Book three: Chapter five

1.7K 132 48
                                    

This chapter is dedicated to all LDCAT readers who've followed it from the beginning till now or just followed it, those who comment and vote....you own this😊❤️ I appreciate y'all!

Zuri's POV

"Be a good girl as always and don't trouble Mrs Hart alright?"

"Okay mama, I love you!"

"I love you too babe." I said, kissing her cheeks then wiped a stain on it, she had smeared peanut butter on her cheeks while she ate breakfast this morning and I didn't notice it till now.

"Have a nice day, byeee." She screeched as she waved her hands frantically before running along to join her friend, Hayley, the girl she told me about. They had met over the weekend, specifically Sunday when the family went out after church service, they really had a great time and I can bet that's what they're gonna continue talking about, Jakira couldn't keep shut about it after coming back and yesterday.

I waved her back before turning to leave the entrance of her classroom, with a huge smile on my face.

I woke up from bed today with a renewed spirit, I was tired of being in bed and mopping like some lovesick teen who can't get over her crush.

Only I'm not I'm not a teen, I'm a full grown ass woman with a kid. If not for anything, I have to get up and move on for my baby, she's the only good thing I have in my life aside my career.

It's about time I lived my life freely, being happy without having to always dwell on my past, my past is a past for a reason so I should keep it there without living in it everyday which is slowly ruining my life. I used to feel a lot of bitterness within, bitterness which has been caused by Lui, his words and behavior towards me.

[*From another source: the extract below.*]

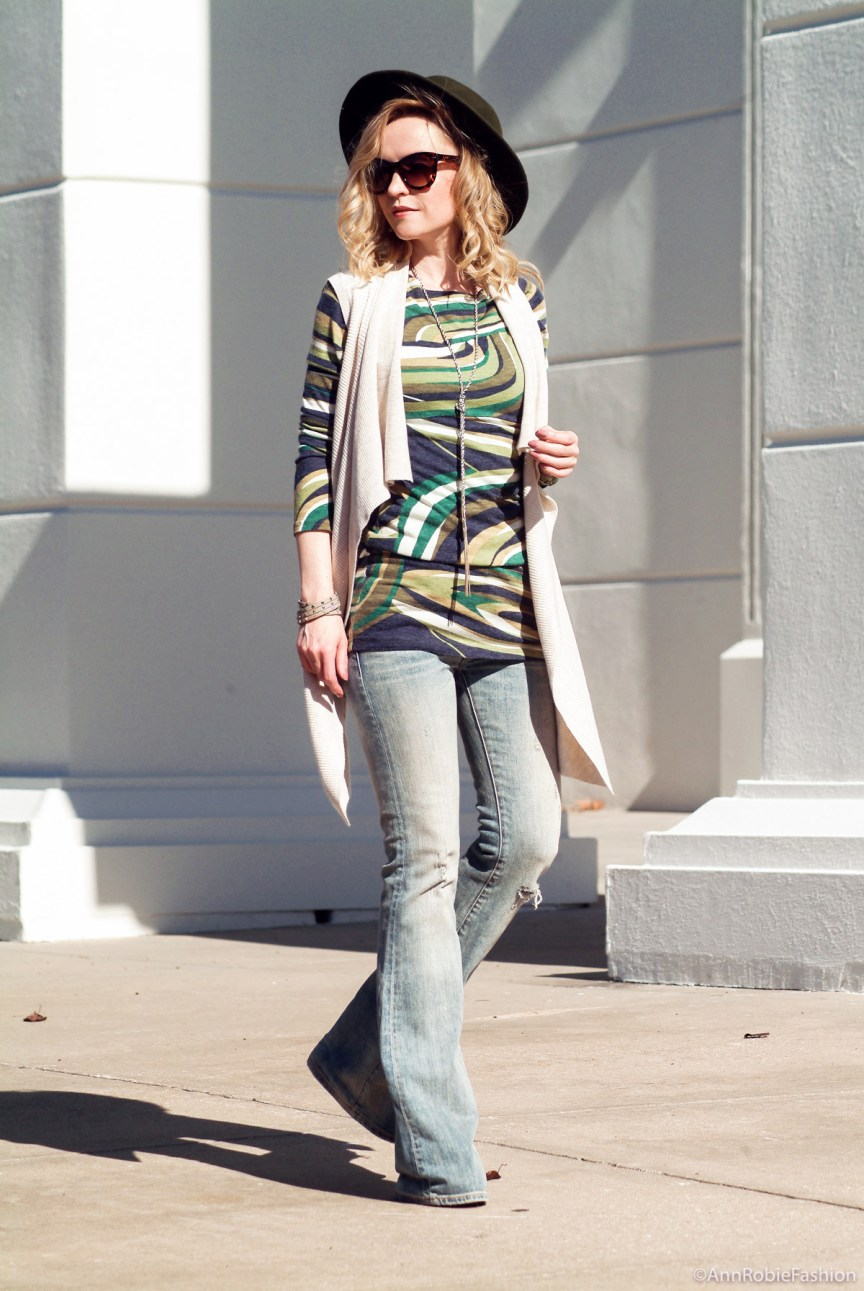 What to wear with a sleeveless cardigan: Sleeveless tan cardigan Ann Taylor, green multi color dress, flared jeans Ralph Lauren, olive green-hat Target - outfit by petite style blogger AnnRobieFashion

It is hurting me and ruining my relationship with my family but I'm glad I went to church on Sunday. I'm glad I did, I finally realized I had to let every bitterness within me go, every anger and ill feelings I had for Lui or anyone else for that matter, I had to drop them like garbage. And I did just that, I've forgiven Lui for his mistrust and they words he uttered to me, I ain't gonna hold them against him anymore cause I in a way brought it upon myself.

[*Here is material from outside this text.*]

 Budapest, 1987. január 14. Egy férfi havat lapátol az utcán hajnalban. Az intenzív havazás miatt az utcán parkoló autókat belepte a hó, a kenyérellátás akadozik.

I now feel lighter and full of energy and hope for the future. Checking the time on my watch as I unlocked my car door, I realized it's 8 on the dot in the morning. This gives me more time to do other things, I neither have any case I'm working on or anything so I'll just go home and work around the house. I still have some boxes and stuffs I need to pack, I initially thought I was going to go back to London but with how things are now, I've decided to be here permanently.

I made this decision after I forgave Lui and my family cause I was mad at them then I realized I can't keep shuffling Jakira between London and LA, her education means a lot to me and I can't make her go through that stress of moving and changing schools.

******

"Good work done Zu." I couldn't help but praise myself for the work I've done around the house as I took in the appearance of the condominium which previously looked like ancient basement with no life in it but now it looks like a home, a home fit for a happy family that I will never trade anything for.

There were lots of boxes containing our things from our house back in London that were just sitting there untouched as a result of my decision not to stare here at first but now, I've unpacked them and decorated the condo with them, making it look like the home I've always wanted for my kids.

I've adorned the walls of the living room, dining room, kitchen, hallway, mine and Jakira's rooms with paintings and pictures of us from when she was two till now. I can't wait to see my baby's face when she gets back from school and sees them, she's totally going to swoon over the house.